Task 1: Copy the 25th Amendment passage verbatim, starting with "The use of the" and going on through "a few hours.".
Task 2: Extend the piece on the 25th Amendment past its final sentence.

Quoted passage:

In the minds of the “Trump is Insane” crowd what matters most is that never-used fourth subsection, the incapacitation clause. People claim because Trump is insane he is unable to carry out his duties, and so Mike Pence, et al, must step in and transfer power away from him. Trump would legally exist in the same status as Grandpa Simpson in the nursing home, and Pence would take over. Among other problems, this imagines that the 25th Amendment’s legally specific term “unable” means the same thing as “unfit.” An unconscious man is unable to drive. A man who forgot his glasses is unfit, but still able, to drive. The 25th Amendment only refers to the first case.
The use of the 25th Amendment to dethrone Trump is the kind of thing non-experts with too much Google time can convince themselves is true. But unlike much of the Constitution, where understanding original intent requires the Supreme Court and a close reading of the Federalist Papers, the 25th Amendment is modern legislation. We know the drafters’ intent was an administrative procedure, not a political thunderbolt. The 25th Amendment premises that the president will almost always invoke succession himself, either by dying in office or by anticipating that he will be unable to discharge his duties, as in 2007 when George W. Bush went under anesthesia for his annual colonoscopy and signed things over to his vice president for a few hours.

Provided data:
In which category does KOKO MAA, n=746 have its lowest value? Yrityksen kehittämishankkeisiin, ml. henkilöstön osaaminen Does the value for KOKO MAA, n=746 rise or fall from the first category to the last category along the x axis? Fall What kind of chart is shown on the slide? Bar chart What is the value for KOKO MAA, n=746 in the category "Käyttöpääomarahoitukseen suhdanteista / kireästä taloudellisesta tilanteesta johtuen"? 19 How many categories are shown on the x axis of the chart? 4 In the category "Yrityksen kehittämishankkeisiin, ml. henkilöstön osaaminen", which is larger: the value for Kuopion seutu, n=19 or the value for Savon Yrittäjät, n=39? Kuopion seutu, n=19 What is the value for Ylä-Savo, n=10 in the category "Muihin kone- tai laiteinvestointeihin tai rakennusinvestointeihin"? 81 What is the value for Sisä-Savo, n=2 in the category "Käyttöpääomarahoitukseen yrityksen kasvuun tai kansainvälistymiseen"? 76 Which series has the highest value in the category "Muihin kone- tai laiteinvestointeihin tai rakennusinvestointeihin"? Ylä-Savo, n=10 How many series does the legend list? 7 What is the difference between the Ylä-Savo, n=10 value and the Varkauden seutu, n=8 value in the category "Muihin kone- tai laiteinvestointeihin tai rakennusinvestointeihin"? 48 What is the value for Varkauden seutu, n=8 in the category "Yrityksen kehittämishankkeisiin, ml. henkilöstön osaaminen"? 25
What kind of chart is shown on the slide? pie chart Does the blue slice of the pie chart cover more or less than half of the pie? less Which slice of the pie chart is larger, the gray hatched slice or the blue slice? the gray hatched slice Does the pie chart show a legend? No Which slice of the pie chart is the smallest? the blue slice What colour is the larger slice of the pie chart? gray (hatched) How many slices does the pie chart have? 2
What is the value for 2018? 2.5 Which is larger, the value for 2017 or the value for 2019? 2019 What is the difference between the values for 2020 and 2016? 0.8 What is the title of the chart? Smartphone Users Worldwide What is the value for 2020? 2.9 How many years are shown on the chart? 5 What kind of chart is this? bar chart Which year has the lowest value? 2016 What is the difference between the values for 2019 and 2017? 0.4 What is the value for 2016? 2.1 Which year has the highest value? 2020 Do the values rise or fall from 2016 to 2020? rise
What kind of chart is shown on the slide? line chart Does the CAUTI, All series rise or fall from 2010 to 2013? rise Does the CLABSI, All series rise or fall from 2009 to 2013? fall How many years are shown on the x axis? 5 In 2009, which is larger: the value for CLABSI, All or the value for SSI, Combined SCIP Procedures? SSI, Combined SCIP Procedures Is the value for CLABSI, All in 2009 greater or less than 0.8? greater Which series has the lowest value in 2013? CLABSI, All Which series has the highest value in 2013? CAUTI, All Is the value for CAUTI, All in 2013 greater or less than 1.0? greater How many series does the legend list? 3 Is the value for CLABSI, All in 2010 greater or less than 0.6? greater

Response 1:
The use of the 25th Amendment to dethrone Trump is the kind of thing non-experts with too much Google time can convince themselves is true. But unlike much of the Constitution, where understanding original intent requires the Supreme Court and a close reading of the Federalist Papers, the 25th Amendment is modern legislation. We know the drafters’ intent was an administrative procedure, not a political thunderbolt. The 25th Amendment premises that the president will almost always invoke succession himself, either by dying in office or by anticipating that he will be unable to discharge his duties, as in 2007 when George W. Bush went under anesthesia for his annual colonoscopy and signed things over to his vice president for a few hours.

Response 2:
The reason the 25th Amendment is not intended to be used adversarially is the Constitution already specifies impeachment as the way to force an unfit president out against his will, his unfitness specifically a result of “high crimes and misdemeanors.” The people who wrote the 25th Amendment did not intend it to be an alternate method of impeachment or a do-over for an election.
The Constitution at its core grants ultimate power to the people to decide, deliberately, not in panic, every four years, who is president. Anything otherwise would mean the drafters of the 25th Amendment wrote a backdoor into the Constitution that would allow a group of government officials, many of whom in the Cabinet were elected by nobody, to overthrow an elected president who they simply think has turned out to be bad at his job.
Accusations of mental illness are subjective, unprovable in this case, and alarmist—perfect fodder to displace the grinding technicalities of Russiagate. Denouncing one’s political opponents as crazy was a tried-and-true Soviet and Maoist tactic, and a movie trope where the youngsters try to get the patriarch shut away to grab his fortune. We fear the mentally ill, and psychiatric name calling against Trump invokes that fear. “The 25th Amendment would require, for mental incapacity, a major psychotic break,” said one former Harvard Law School professor. “This is hope over reality. If we don’t like someone’s politics we rail against him, we campaign against him, we don’t use the psychiatric system against him. That’s just dangerous.”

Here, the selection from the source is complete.